Rows from a dataset:
===

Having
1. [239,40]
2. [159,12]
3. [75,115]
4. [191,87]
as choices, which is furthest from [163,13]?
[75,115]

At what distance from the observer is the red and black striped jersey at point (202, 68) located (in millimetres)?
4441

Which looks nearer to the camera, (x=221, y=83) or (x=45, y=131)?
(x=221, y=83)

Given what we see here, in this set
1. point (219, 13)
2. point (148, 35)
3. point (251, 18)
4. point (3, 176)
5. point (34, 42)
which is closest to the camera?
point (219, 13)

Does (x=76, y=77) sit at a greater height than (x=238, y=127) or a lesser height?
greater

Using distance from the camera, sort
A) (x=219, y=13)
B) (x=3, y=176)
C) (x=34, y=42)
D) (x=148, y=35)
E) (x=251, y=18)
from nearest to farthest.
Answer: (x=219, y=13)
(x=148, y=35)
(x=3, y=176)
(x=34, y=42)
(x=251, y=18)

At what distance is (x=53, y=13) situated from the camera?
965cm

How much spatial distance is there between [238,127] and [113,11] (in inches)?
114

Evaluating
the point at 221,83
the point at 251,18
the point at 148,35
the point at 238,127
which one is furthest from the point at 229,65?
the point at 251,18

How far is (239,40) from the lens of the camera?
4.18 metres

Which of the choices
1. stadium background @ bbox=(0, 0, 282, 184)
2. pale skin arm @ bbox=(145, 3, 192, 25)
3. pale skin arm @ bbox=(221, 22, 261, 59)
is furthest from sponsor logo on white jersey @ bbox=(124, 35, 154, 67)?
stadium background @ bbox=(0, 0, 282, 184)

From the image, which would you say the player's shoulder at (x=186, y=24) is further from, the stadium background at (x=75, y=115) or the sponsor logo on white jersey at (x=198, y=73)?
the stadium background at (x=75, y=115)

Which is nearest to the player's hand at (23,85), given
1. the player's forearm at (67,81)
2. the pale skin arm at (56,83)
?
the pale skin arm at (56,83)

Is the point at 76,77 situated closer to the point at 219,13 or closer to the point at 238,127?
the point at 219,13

===

Update the lines above so that every "camera" becomes "viewer", leaving all else unchanged.

Having
1. [239,40]
2. [159,12]
3. [75,115]
4. [191,87]
as choices, which is furthest from [163,13]?
[75,115]

At what distance from the observer is the red and black striped jersey at point (202, 68) located (in millimetres)?
4441

Which looks nearer to the viewer, (x=221, y=83) or (x=45, y=131)?
(x=221, y=83)

Given what we see here, in this set
1. point (219, 13)
2. point (148, 35)
3. point (251, 18)
4. point (3, 176)
5. point (34, 42)
which is closest to the viewer?
point (219, 13)

Does (x=76, y=77) sit at a greater height than (x=238, y=127) or a lesser height?
greater

Using distance from the viewer, sort
A) (x=219, y=13)
B) (x=3, y=176)
C) (x=34, y=42)
D) (x=148, y=35)
E) (x=251, y=18)
from nearest to farthest.
Answer: (x=219, y=13)
(x=148, y=35)
(x=3, y=176)
(x=34, y=42)
(x=251, y=18)

At what distance is (x=53, y=13) situated from the viewer?
965cm

How much spatial distance is there between [238,127] and [113,11] (in inches)?
114

Evaluating
the point at 221,83
the point at 251,18
the point at 148,35
the point at 238,127
which one is furthest from the point at 229,65?
the point at 251,18

How far is (239,40) from the lens of the viewer?
4.18 metres

Which of the choices
1. stadium background @ bbox=(0, 0, 282, 184)
2. pale skin arm @ bbox=(145, 3, 192, 25)
3. pale skin arm @ bbox=(221, 22, 261, 59)
is furthest from sponsor logo on white jersey @ bbox=(124, 35, 154, 67)?
stadium background @ bbox=(0, 0, 282, 184)

From the image, which would you say the player's shoulder at (x=186, y=24) is further from, the stadium background at (x=75, y=115) or the sponsor logo on white jersey at (x=198, y=73)?
the stadium background at (x=75, y=115)

Which is nearest to the player's hand at (23,85), given
1. the player's forearm at (67,81)
2. the pale skin arm at (56,83)
?
the pale skin arm at (56,83)

Is the point at 76,77 situated closer to the point at 219,13 or closer to the point at 238,127?
the point at 219,13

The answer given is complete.